AIM:
Recast everything from the line containing "How far does" down to the end of the entries as a Markdown table with the columns Row and Line, numbering each row and leaving out blank lines.
#### SOURCE RECORDS
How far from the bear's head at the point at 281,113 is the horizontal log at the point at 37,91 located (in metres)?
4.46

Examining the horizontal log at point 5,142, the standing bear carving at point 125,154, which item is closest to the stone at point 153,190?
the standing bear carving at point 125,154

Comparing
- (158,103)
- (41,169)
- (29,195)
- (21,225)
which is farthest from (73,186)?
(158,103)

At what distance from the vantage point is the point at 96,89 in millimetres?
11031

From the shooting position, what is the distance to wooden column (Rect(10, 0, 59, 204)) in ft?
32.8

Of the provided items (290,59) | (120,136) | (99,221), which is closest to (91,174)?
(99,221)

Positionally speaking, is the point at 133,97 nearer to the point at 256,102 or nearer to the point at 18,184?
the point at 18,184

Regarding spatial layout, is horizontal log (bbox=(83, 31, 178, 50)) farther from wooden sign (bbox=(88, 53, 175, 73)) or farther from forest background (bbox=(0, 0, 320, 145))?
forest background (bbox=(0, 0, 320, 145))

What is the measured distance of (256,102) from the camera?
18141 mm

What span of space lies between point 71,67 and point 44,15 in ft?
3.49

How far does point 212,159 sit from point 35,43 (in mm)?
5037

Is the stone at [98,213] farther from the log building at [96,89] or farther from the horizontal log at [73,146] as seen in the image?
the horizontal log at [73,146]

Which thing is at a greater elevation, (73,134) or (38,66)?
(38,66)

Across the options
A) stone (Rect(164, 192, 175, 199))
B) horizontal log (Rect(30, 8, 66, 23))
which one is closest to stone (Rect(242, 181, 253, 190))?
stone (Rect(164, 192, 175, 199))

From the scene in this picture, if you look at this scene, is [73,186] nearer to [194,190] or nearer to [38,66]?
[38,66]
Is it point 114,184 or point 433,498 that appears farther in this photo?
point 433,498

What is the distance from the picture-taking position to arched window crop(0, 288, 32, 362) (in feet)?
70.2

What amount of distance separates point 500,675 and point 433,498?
########
REPLY TO THE EXERCISE:
| Row | Line |
|---|---|
| 1 | How far does point 212,159 sit from point 35,43 (in mm)? |
| 2 | 5037 |
| 3 | Is the stone at [98,213] farther from the log building at [96,89] or farther from the horizontal log at [73,146] as seen in the image? |
| 4 | the horizontal log at [73,146] |
| 5 | Which thing is at a greater elevation, (73,134) or (38,66)? |
| 6 | (38,66) |
| 7 | Across the options |
| 8 | A) stone (Rect(164, 192, 175, 199)) |
| 9 | B) horizontal log (Rect(30, 8, 66, 23)) |
| 10 | which one is closest to stone (Rect(242, 181, 253, 190))? |
| 11 | stone (Rect(164, 192, 175, 199)) |
| 12 | From the scene in this picture, if you look at this scene, is [73,186] nearer to [194,190] or nearer to [38,66]? |
| 13 | [38,66] |
| 14 | Is it point 114,184 or point 433,498 that appears farther in this photo? |
| 15 | point 433,498 |
| 16 | What is the distance from the picture-taking position to arched window crop(0, 288, 32, 362) (in feet)? |
| 17 | 70.2 |
| 18 | What amount of distance separates point 500,675 and point 433,498? |